What he likes to take to bed
Veteran dramatist, Bayo Oduneye, was also in the audience. He was one of the people who found it challenging to enter the theatre because tickets had been sold out at the time he wanted to get one. But while one is not sure whether or not Oduneye employed the Yoruba charm called afeeri – which can make you enter anywhere without anyone seeing you – our correspondent later found him in the hall.
Oduneye’s question for Soyinka is simple, but it came in the coat of an idiomatic expression. With that, he seemed to have played into the hands of Soyinka.
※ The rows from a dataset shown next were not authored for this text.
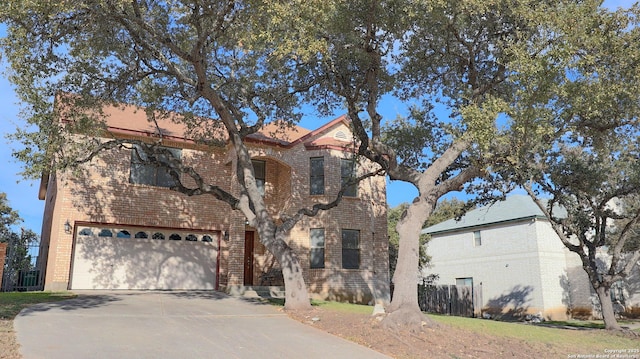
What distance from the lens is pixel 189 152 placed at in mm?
20938

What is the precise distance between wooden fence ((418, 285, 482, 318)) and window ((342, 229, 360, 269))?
6.17m

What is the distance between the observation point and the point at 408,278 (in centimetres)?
1216

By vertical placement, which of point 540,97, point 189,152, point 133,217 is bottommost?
point 133,217

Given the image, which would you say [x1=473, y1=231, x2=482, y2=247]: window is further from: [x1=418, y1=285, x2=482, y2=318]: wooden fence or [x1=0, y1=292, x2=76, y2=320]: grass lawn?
[x1=0, y1=292, x2=76, y2=320]: grass lawn

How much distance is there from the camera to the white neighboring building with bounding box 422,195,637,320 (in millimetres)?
28078

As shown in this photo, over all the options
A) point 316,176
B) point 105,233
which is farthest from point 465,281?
point 105,233

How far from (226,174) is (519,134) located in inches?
526

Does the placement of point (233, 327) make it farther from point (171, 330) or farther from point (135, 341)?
point (135, 341)

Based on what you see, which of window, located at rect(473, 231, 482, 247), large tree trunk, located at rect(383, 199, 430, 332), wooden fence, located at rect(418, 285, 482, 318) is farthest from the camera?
window, located at rect(473, 231, 482, 247)

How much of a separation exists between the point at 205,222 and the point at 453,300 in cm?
1308

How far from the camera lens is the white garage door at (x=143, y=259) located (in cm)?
1866

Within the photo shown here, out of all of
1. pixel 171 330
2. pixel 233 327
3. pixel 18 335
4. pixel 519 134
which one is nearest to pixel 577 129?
pixel 519 134

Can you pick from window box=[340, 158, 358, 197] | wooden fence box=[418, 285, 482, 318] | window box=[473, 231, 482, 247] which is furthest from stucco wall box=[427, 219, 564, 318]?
window box=[340, 158, 358, 197]

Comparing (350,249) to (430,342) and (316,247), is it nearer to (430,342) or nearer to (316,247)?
(316,247)
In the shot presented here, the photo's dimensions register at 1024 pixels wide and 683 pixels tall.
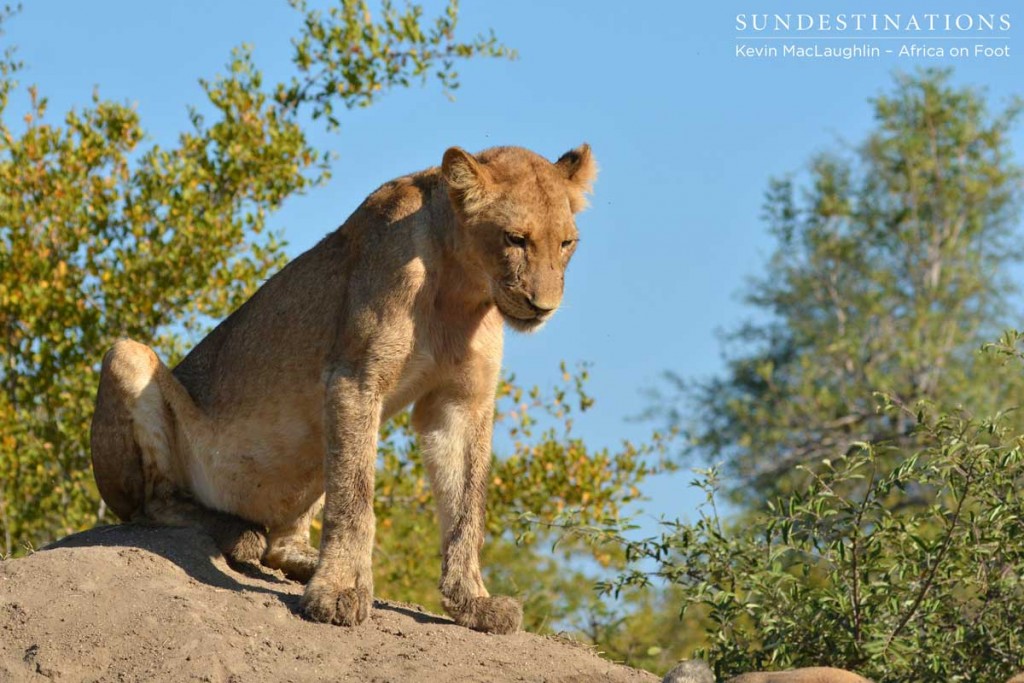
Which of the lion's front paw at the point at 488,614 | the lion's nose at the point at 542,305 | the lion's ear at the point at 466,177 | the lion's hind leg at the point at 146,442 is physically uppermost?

Oduneye asked, “Which of your plays do you prefer to take to bed?”
While that seems to mean which of Soyinka’s plays the writer prefers to read often or likes best, instead of echoing what he once said that he does not go back to read any work he has finished work on, Soyinka only turned it into a game of pun.
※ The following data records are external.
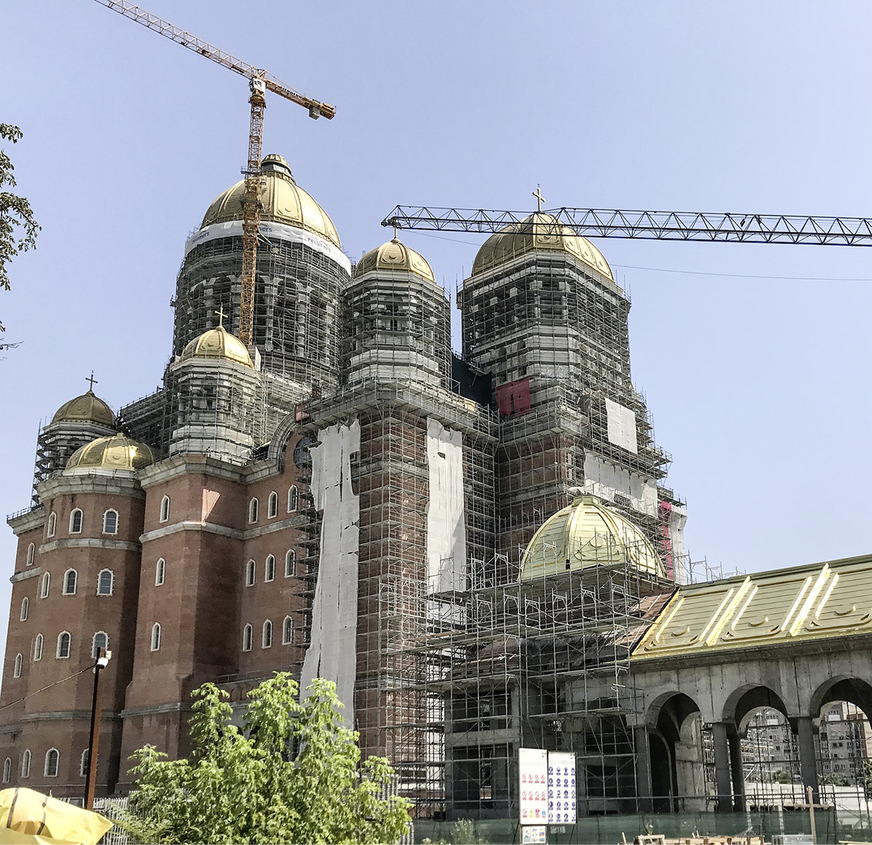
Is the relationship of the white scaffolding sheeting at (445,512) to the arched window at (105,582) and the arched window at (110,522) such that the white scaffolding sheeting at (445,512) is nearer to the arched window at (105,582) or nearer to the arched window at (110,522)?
the arched window at (105,582)

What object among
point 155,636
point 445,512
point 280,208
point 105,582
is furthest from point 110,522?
point 280,208

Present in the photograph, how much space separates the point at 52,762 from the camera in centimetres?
6103

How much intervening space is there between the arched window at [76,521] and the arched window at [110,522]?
4.70 feet

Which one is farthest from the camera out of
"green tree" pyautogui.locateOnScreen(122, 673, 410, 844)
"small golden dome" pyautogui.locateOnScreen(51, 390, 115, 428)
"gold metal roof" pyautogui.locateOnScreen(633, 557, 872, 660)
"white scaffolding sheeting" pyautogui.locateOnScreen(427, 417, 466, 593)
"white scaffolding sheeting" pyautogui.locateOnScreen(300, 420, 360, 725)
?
"small golden dome" pyautogui.locateOnScreen(51, 390, 115, 428)

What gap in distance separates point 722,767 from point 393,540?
2095 centimetres

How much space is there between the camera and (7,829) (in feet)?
48.8

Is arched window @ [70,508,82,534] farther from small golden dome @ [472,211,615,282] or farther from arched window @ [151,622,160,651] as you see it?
small golden dome @ [472,211,615,282]

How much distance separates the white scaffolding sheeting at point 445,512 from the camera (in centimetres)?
5612

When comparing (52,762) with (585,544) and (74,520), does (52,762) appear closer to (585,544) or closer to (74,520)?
(74,520)

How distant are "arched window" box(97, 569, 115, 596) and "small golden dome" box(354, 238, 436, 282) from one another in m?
22.9

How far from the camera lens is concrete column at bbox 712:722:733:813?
121 feet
He noted, “To be clear, I prefer to take something else to bed – something else other than my plays. I don’t believe in masturbation. So, I don’t take any of my plays to bed.”
And the theatre reeled with laughter.
‘I am not obscure to myself’
Soyinka spoke on various other aspects of his literary career and the book industry in Nigeria. In response to a question, he noted that despite the threats posed by the TV, film and social media, theatre would always survive and exert its relevance in terms of the live attractions it offers. He agrees that there is a widespread problem of dwindling reading culture, but recognises the efforts of some groups – including Rainbow Books (especially the Garden City Literary Festival), President Goodluck Jonathan’s Bring Back the Book campaign and the intervention of the Lumina Foundation.
Noting that the decision of multinational publishers to pull out of some companies in Nigeria affected the progress of the publishing sector, he recalled a failed attempt he made in the past to float a publishing outfit alongside his old Orisun Theatre. Neither he, nor a friend he put in its charge, had the entrepreneurial wit to see it through. Back to his writing, however, a young lady called Tope took the house back to the ageless question of Soyinka’s writings and obscurity. She demanded to know why the language of many of his books are inaccessible.
At 78, some may think the writer would have become sober and repentant over this. Rather than pragmatically aging into the Guinness Book of Records by rising and apologising to readers living and dead, Soyinka more or less told the crowd that what they call accessibility is what he loves most in books, especially the literary.
According to him, there are many books he reads that if they are immediately accessible, he puts them down and go back to them later with the hope that he would not meet them so later. The audience could only laugh at the irony when he soon added, “When I go back to such books and I find them the same, I throw them away. I advise you to do the same. So, I don’t feel anybody is shortchanged if they cannot access my books.”